"Here are six questions taken directly from lyrics by U2. Because I’m in a U2 kind of mood today. I’m offering six because I have a feeling everyone will consider at least one of these questions pretty lame, so pick your favorite five of the six."
I'm going to answer all six!
1. Is it getting better, or do you feel the same? (from “One”) - I want to believe it is getting better. It almost has to be. Still...I guess as long as it doesn't get any worse, I can live with feeling the same.
2. Do you shiver when you dream? Is there a pounding in your heart? (from “You’re the Only One that’s Real”) - This makes me think of vivid dreams that you awaken from with a start and remember long after your day has begun. That doesn't happen to me very often. Very little shivering and heart pounding in my dreams. Daydreams? I maybe could get myself a little worked up, if I'm willing to put in the effort....
3. Is the sweetest melody the one we haven’t heard? Is it true that perfect love drives out all fear? (from “I’ll Go Crazy if I Don’t Go Crazy Tonight”) - I think I've heard some pretty sweet melodies, but the unheard ones are unknown...could be awful, could be great. I will let you know after I've given them a listen. Perfect love now...what is that? But I don't get the feeling that anything drives out all fear.
4. Do you feel anything at all? (from “Miracle Drug”) - I feel everything. Ugh.
5. It’s gonna itch and burn and sting; do you want to see what the scratching brings? (from “Staring at the Sun”) - I guess I do want to see what the scratching brings. Not that I want to draw blood or anything, but who can resist scratching an itch?

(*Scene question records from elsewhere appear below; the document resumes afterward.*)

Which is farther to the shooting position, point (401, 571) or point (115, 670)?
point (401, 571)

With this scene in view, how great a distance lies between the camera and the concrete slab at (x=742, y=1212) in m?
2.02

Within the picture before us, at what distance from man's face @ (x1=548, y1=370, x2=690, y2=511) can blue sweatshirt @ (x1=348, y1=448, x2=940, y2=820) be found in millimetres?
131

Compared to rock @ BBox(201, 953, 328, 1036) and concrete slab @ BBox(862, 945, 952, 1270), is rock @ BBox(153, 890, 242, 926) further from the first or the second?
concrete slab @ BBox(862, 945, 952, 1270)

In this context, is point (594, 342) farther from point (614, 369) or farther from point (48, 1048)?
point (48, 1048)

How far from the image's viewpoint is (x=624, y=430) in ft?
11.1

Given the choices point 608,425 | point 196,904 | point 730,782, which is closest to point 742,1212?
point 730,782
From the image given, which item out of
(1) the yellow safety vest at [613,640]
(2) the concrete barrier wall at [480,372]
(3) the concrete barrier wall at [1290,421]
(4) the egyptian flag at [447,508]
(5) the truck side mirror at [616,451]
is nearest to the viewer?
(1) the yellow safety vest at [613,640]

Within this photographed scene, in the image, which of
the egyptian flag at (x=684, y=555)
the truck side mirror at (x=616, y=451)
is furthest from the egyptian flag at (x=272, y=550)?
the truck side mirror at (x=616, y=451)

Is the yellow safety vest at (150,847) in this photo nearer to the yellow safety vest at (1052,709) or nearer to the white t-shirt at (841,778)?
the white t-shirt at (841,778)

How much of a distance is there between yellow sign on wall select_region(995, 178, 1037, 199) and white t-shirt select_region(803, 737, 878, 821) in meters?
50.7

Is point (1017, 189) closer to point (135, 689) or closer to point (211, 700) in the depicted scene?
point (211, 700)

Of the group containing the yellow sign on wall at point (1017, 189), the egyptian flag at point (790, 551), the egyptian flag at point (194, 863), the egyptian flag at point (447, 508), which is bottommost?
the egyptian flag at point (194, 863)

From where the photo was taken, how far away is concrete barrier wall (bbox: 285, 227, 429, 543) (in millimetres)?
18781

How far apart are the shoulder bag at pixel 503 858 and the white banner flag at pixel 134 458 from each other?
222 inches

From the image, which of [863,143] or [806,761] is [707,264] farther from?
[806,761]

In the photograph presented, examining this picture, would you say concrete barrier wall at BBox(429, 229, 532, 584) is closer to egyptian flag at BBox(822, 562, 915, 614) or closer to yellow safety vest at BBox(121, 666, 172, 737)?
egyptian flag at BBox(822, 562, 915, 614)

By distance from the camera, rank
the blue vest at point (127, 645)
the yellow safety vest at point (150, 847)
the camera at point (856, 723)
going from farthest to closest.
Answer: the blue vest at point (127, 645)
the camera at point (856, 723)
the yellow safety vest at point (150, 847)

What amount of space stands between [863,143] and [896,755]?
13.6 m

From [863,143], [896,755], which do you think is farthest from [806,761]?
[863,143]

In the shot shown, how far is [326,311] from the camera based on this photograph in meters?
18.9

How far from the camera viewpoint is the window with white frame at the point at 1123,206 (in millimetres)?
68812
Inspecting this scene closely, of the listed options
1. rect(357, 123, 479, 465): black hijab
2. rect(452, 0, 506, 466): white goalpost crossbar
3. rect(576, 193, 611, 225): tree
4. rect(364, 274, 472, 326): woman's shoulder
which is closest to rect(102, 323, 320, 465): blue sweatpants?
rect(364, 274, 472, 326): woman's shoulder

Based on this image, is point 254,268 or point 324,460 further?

6. Do you feel loved? (from “Do You Feel Loved?”) - I feel loved. Sometimes it seems more of an abstraction than a reality. But...I don't feel unloved, let's say.
Bonus Dan Fogelberg question: I have debated the tone of the final line in Fogelberg’s “Same Old Lang Syne.” I contend that “and as I turned to make my way back home, the snow turned into rain” is a sad, sad, sad lyric. Most of my friends say that while it is certainly wistful, it’s not an unpleasant wistfulness that the persona communicates. Some go so far as to say it’s kind of a happy thing, like looking back and seeing how far you come and how much you’ve grown because you sometimes need reminders of your past to illustrate it. My question for anyone who cares to expound (call it a Friday 6) is: is that a happy note or a sad note that Fogelberg ends on?
I guess I've mostly thought of that as a wistful ending. The snow makes everything kind of magical, in the same way that our past can acquire a sparkle over the years. When it turns into ordinary, slogging rain...it isn't tragic, but that soft focused view of the world of our youth is gone and we're ourselves again, stuck in our imperfect present.